[[ Records shown, beginning ]]

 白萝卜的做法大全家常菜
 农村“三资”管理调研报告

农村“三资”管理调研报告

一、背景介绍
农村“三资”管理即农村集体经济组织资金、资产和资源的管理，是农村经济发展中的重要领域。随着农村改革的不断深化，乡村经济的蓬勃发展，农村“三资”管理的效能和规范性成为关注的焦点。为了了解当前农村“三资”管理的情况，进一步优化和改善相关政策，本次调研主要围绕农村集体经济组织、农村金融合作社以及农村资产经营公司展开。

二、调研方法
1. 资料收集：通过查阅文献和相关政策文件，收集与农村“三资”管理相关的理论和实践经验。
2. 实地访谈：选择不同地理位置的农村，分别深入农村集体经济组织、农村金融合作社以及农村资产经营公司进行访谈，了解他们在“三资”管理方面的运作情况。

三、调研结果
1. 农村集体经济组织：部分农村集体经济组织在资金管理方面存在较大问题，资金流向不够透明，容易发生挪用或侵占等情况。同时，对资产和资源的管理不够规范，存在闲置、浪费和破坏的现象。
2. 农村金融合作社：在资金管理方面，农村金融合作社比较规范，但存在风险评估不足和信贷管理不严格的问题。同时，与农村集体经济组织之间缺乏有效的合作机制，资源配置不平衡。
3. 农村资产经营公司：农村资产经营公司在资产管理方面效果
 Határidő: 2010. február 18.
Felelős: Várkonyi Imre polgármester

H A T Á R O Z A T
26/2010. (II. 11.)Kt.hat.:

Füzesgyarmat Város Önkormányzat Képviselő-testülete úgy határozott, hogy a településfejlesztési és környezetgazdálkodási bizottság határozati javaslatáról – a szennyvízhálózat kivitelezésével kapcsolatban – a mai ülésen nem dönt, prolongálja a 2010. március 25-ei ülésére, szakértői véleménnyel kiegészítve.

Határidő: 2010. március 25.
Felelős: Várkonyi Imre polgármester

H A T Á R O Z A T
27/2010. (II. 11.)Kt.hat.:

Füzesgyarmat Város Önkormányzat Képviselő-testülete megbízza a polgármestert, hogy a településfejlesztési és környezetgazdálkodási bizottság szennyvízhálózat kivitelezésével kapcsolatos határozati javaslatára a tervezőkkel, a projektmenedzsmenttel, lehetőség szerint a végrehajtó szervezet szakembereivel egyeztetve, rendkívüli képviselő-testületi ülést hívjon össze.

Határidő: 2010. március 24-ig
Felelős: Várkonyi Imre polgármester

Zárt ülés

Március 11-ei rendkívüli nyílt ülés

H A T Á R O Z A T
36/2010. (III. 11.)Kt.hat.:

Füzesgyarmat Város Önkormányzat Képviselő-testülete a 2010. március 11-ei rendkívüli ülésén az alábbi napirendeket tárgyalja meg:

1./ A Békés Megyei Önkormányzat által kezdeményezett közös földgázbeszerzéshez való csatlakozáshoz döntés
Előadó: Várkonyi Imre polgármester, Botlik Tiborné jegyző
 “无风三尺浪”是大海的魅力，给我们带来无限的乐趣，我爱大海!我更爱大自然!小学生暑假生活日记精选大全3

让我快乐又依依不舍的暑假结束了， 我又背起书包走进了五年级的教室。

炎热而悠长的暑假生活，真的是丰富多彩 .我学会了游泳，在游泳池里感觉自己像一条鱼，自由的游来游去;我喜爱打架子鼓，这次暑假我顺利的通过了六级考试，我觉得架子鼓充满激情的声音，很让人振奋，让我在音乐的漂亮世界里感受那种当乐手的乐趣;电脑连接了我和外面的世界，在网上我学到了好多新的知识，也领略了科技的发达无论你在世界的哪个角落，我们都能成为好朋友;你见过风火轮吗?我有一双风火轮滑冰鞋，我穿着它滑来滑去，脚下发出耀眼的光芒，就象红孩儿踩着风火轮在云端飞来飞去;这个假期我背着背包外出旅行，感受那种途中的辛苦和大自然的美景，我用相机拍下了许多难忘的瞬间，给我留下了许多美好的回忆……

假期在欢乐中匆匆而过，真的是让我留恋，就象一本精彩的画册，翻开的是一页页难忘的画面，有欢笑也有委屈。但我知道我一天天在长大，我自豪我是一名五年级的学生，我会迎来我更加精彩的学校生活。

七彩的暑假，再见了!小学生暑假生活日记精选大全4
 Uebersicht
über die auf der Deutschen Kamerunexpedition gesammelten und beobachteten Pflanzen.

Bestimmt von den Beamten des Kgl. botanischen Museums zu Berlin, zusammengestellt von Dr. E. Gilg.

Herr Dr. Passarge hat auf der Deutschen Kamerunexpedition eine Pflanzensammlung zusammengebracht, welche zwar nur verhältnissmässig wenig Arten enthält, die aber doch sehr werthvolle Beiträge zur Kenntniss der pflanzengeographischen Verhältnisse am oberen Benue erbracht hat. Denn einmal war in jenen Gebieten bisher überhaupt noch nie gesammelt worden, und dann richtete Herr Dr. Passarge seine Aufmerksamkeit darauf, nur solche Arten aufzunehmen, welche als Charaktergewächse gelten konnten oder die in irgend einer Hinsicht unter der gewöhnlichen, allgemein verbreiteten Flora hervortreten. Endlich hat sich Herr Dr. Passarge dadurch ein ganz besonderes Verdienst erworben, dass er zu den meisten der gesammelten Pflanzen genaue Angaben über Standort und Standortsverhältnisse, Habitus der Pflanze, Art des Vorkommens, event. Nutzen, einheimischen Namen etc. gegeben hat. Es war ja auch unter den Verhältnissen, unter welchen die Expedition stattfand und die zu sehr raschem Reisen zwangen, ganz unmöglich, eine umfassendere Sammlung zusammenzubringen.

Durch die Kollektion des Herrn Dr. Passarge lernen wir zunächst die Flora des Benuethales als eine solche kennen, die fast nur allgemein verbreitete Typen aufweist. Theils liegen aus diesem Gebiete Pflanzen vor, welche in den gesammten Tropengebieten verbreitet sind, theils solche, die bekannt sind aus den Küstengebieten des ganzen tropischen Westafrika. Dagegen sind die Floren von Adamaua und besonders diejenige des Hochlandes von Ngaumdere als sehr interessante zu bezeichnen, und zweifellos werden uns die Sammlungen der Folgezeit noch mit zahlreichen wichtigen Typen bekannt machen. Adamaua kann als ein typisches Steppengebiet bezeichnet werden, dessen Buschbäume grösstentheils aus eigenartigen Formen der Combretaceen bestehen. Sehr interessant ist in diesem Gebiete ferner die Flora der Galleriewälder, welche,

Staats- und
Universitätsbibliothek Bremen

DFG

[[ Records shown, end ]]

Exercise instructions: Restate the line containing "Staats- und" and every remaining line of the records word for word. Add nothing.

Result of this exercise:
Staats- und
Universitätsbibliothek Bremen

DFG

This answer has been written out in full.